I last saw fellow Dornie starter Dave in the shooting hut on the way up the Monadhliath, but now he is sat there at breakfast. I join him and we discuss routes for the day. We’re both headed for Braemar – via the Lairig Ghru in his case and via Glen Feshie in mine. Having considered the Lairig Ghru in my original route plan, and then discarded it in favour of the Feshie, there is a certain attraction in restoring it to the itinerary. Or at least there would be if I’d brought the maps covering it. This is neatly solved by Dave, who does have the map, suggesting I accompany him. I download the relevant OS map tiles anyway, call Control to let them know I’m going the other way, and we’re off. The Lairig Ghru it is.
A quick calculation reveals that the Lairig Ghru will cut in the region of 11 miles off my route, and will therefore give me back some time in hand. I can’t help feeling that this will be useful to have.
Whilst allowing me to accompany him, it’s agreed that Dave will set off when he was ready, and I’ll attempt to catch him up with my speed road walking.
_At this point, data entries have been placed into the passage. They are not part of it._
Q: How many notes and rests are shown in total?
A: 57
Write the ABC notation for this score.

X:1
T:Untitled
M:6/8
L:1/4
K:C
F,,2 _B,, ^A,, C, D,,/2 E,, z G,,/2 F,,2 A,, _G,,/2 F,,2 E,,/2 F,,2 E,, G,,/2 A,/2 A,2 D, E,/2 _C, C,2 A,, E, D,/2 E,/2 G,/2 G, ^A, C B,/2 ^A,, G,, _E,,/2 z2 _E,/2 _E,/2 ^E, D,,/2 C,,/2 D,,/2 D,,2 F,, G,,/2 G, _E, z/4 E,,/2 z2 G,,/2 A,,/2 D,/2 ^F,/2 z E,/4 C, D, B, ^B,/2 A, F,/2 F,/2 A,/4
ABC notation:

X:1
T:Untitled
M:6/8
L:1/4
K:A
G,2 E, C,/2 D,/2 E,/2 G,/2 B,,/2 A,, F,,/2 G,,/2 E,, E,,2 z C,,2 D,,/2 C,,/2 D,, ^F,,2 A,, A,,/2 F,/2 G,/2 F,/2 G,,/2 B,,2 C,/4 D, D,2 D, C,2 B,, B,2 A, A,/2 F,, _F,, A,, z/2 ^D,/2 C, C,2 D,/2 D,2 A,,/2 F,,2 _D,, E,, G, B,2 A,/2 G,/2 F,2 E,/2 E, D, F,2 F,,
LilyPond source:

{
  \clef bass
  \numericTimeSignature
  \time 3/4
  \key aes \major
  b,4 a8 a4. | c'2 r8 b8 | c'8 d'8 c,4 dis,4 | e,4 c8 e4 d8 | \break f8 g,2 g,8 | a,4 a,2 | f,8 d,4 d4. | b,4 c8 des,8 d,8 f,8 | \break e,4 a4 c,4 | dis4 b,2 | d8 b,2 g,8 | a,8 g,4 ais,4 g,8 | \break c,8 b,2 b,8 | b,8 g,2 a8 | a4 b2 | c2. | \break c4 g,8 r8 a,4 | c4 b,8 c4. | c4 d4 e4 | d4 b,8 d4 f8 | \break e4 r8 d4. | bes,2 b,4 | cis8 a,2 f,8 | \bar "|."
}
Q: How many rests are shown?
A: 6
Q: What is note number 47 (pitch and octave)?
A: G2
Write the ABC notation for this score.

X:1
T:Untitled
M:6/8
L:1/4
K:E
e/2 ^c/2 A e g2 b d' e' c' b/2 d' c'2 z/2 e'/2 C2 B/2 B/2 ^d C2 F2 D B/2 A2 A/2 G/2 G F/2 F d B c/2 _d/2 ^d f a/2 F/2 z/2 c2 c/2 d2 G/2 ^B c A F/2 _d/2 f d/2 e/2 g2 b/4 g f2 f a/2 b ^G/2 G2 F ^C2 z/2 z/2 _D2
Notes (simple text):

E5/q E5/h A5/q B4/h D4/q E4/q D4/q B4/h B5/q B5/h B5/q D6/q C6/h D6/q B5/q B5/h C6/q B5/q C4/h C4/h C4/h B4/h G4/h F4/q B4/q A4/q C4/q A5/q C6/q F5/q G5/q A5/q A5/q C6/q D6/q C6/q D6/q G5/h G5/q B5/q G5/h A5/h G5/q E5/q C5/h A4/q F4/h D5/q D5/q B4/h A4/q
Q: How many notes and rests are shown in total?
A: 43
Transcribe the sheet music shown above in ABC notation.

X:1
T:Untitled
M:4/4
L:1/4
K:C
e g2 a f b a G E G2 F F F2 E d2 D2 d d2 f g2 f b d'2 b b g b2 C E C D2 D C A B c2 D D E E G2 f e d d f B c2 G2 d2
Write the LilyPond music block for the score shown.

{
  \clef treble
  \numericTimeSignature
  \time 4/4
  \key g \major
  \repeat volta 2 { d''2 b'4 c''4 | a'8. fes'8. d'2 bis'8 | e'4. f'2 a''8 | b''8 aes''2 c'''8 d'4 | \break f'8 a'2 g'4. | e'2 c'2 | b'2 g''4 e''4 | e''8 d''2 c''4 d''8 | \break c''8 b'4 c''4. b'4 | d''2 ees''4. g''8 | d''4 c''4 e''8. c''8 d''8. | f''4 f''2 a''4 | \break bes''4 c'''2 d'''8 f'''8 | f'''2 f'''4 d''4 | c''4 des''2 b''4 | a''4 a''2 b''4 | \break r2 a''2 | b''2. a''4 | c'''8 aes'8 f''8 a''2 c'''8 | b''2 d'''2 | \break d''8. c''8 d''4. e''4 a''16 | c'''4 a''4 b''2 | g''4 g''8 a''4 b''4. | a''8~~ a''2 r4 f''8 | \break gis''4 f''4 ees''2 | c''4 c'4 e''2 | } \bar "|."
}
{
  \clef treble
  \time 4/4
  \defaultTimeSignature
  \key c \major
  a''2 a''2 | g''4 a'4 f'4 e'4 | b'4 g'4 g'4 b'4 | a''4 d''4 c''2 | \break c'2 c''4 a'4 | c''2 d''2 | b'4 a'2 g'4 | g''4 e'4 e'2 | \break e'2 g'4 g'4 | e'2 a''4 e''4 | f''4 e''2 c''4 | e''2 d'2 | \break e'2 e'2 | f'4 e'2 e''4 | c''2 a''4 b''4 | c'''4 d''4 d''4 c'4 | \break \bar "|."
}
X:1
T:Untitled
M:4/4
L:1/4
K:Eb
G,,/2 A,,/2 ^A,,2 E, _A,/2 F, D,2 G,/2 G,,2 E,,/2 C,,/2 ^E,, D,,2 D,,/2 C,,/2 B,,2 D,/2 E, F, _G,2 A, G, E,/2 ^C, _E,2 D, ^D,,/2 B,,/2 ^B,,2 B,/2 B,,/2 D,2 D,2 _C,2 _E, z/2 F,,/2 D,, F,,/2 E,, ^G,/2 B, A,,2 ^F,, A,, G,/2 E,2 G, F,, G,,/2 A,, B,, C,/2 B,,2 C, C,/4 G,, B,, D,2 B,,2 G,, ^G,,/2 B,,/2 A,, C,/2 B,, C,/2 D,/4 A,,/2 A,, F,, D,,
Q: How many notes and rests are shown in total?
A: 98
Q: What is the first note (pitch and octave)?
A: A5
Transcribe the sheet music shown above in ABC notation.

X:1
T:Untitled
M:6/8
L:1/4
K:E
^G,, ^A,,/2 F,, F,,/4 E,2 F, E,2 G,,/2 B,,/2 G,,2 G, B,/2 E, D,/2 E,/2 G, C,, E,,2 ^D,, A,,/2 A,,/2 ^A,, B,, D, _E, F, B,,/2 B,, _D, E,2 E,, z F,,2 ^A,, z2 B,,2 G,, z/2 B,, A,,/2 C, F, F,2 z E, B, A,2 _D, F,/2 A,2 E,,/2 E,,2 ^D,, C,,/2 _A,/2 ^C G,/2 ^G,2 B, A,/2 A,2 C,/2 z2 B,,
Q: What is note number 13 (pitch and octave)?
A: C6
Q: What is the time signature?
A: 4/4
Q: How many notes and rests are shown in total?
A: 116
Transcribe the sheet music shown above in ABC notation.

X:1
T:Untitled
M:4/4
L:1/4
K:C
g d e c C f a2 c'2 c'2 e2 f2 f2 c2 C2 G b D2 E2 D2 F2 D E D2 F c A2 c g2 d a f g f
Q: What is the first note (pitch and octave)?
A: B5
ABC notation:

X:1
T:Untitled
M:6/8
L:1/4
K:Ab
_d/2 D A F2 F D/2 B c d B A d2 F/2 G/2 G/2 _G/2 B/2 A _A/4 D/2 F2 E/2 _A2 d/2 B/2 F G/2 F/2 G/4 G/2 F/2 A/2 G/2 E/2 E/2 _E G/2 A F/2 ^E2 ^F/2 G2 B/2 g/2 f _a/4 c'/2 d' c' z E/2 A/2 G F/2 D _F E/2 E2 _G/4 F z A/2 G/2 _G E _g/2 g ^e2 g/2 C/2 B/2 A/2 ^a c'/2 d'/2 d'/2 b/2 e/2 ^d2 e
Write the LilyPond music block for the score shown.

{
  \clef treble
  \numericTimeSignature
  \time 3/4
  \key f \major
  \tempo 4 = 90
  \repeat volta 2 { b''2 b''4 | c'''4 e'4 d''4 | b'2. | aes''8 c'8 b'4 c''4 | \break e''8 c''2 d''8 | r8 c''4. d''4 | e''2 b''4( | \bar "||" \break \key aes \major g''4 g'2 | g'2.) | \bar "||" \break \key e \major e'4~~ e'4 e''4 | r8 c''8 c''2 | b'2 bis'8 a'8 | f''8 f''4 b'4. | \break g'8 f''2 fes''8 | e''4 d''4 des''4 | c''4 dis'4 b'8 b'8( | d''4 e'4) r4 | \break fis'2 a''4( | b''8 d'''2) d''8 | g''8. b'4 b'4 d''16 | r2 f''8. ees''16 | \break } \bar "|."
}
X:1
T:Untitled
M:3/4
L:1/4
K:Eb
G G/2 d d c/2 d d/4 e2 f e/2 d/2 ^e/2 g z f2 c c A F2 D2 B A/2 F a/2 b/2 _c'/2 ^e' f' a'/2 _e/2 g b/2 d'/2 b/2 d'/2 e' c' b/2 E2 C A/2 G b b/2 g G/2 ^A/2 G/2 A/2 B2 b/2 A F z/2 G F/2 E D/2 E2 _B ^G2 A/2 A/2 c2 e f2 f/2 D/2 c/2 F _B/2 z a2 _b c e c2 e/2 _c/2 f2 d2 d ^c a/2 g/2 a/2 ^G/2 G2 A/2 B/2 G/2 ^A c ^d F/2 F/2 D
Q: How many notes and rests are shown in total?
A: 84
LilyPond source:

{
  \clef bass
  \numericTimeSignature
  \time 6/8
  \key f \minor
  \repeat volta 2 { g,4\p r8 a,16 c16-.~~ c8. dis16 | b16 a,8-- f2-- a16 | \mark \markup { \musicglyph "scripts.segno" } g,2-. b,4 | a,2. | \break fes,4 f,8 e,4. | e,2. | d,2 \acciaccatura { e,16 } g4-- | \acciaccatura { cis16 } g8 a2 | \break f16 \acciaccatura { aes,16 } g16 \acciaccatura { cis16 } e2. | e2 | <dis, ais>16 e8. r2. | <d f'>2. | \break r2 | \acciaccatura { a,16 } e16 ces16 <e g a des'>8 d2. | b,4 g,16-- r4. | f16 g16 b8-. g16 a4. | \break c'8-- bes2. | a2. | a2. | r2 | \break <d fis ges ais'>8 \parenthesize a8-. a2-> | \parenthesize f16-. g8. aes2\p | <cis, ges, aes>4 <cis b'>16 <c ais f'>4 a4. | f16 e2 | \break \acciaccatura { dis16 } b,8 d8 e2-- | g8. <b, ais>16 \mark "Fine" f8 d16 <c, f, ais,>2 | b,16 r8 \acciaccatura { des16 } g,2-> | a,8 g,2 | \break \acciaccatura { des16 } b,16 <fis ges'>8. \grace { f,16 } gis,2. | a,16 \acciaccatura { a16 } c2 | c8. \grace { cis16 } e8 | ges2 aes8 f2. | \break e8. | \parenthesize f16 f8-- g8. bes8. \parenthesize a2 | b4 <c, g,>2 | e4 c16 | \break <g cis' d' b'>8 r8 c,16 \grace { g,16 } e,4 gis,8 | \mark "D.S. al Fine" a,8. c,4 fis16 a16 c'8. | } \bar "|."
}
Somehow I manage to lose half an hour in faffing about so set off without much expectation of catching him. I power along the road to Coylumbridge and see him waiting where the track leads away from the road. And he’s not been waiting long. Or at least that’s what he tells me.
We make our way along the track and paths through Rothiemurchus Forest. After a couple of days solo it’s nice to have some company again, and moreover to not have to worry too much about the navigation. The path becomes more rugged and progress slows. Various groups of people pass us.
The scenery is stunning and clearly the most dramatic of the trip so far. I can see why this is a popular route. Plenty of stops are taken under the guise of photo opportunities. We stop by a stream to replenish our supplies and take a break. The number of people catching and passing us seems to stir us from our slumbers and we continue up to the crest of the pass. Plenty of boulder-hopping takes place as we try to find a path through.
A further stop is taken for afternoon tea (this really should be compulsory on all walks) and then we negotiate the Pools of Dee and begin the descent down alongside the infant river. At the same time as admiring the cloud-wreathed and snow-capped mountains on either side, we’re also trying to spot where the bothy is. This is our minimum target for today. In the event, we approach the bothy, seeing one tent pitched right outside and a couple of others nearer the river. We cross over and look for places to pitch, finding a spot near the bridge alongside the baby Dee.
No sooner are the tents up than the rain comes and we hunker down inside. At each break in the rain, I look outside and see another tent. This continues until we run out of light.